Temp & fuel gauges - what am I overlooking?

It's annoying when you're doing everything logically and still getting illogical results. We've all been there.

These guys have you on the right track but I'll just let you know what my order of operations would be if your gauge doesn't work as soon as your test box is connected.

I'd disconnect the wire to the temp sender and place the test box in the same general spot so the wire doesn't get disturbed too much.

Ground the test box to the intake, check your test box to intake ohms and then your intake to battery ohms.

I'd set the test box to 23 ohms (middle) and then check the resistance at the sending unit wire as it goes into the bulkhead.

Check the resistance under the dash as it comes out of the bulkhead.

Check the resistance into the gauge connector. Should still be in the ballpark of 23 ohms.

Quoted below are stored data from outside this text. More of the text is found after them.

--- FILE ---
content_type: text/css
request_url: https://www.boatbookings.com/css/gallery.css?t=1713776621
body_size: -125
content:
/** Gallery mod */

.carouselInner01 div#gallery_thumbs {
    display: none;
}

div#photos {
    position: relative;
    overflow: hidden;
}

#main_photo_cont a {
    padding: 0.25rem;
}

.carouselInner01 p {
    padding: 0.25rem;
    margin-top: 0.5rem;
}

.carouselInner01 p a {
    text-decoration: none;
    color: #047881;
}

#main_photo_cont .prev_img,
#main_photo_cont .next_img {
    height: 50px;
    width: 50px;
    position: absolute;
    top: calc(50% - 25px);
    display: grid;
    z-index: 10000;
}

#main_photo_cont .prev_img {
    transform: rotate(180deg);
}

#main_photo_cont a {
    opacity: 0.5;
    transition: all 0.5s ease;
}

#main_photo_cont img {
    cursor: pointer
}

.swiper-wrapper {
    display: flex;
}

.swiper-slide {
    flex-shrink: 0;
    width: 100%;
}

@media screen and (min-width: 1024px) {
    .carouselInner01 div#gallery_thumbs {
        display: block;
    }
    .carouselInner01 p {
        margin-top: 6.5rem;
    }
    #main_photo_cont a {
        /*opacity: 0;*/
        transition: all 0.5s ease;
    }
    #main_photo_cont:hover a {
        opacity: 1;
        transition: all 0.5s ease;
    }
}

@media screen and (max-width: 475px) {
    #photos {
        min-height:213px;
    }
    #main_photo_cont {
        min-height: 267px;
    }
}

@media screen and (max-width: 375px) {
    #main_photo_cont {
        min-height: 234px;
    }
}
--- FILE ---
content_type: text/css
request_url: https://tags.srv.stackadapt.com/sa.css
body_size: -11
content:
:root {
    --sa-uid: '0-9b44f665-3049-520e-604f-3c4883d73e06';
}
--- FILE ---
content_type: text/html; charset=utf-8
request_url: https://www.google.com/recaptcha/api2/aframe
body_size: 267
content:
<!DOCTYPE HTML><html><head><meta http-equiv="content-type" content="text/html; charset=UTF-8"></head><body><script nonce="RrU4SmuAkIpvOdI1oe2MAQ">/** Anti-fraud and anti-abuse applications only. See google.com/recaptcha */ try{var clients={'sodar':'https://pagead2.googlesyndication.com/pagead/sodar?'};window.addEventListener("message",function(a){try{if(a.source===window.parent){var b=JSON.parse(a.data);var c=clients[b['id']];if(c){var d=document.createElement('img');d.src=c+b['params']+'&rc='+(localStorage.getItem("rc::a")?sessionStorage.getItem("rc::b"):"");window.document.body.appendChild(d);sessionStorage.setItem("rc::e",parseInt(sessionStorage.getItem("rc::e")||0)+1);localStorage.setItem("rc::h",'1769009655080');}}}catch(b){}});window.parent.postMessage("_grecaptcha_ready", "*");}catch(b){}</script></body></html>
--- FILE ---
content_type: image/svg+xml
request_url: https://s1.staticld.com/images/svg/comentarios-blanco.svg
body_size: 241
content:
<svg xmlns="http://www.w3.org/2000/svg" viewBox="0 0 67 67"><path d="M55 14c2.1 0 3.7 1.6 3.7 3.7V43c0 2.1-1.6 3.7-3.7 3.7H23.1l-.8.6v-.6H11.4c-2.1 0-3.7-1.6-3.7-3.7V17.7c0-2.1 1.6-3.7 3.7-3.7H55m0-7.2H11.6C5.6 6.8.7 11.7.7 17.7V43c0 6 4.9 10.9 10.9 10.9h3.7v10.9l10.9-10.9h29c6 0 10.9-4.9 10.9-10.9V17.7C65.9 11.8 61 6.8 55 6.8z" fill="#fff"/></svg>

You could still have an intermittent open in the wire somewhere but at least you have a baseline that your resistance feed is good as the wire currently lays.

Then check the gauge cluster to dash frame ohms and the dash frame to battery ohms.

Last check would be ensuring that the IVR is showing the same voltage behaviors as it sits in the car that you got with it out of the car. Use the same ground points here as you used when checking ohms in the previous step.

I can't see how it wouldn't work if everything checks out fine. Only other possible issue would be an intermittent open in the wiring under the dash that you are disturbing when doing your checks. At that point I'd check the resistance at the gauge again and start wiggling the harness around to see if you get a fluctuation on your gauge. Might be smart to do the same shake test as you test the IVR voltage as well. Since the IVR is pulsing, you'll probably have to go slower and hold the harness one way for a few seconds and another way for a few seconds to see if you can find a spot where the voltage drops out.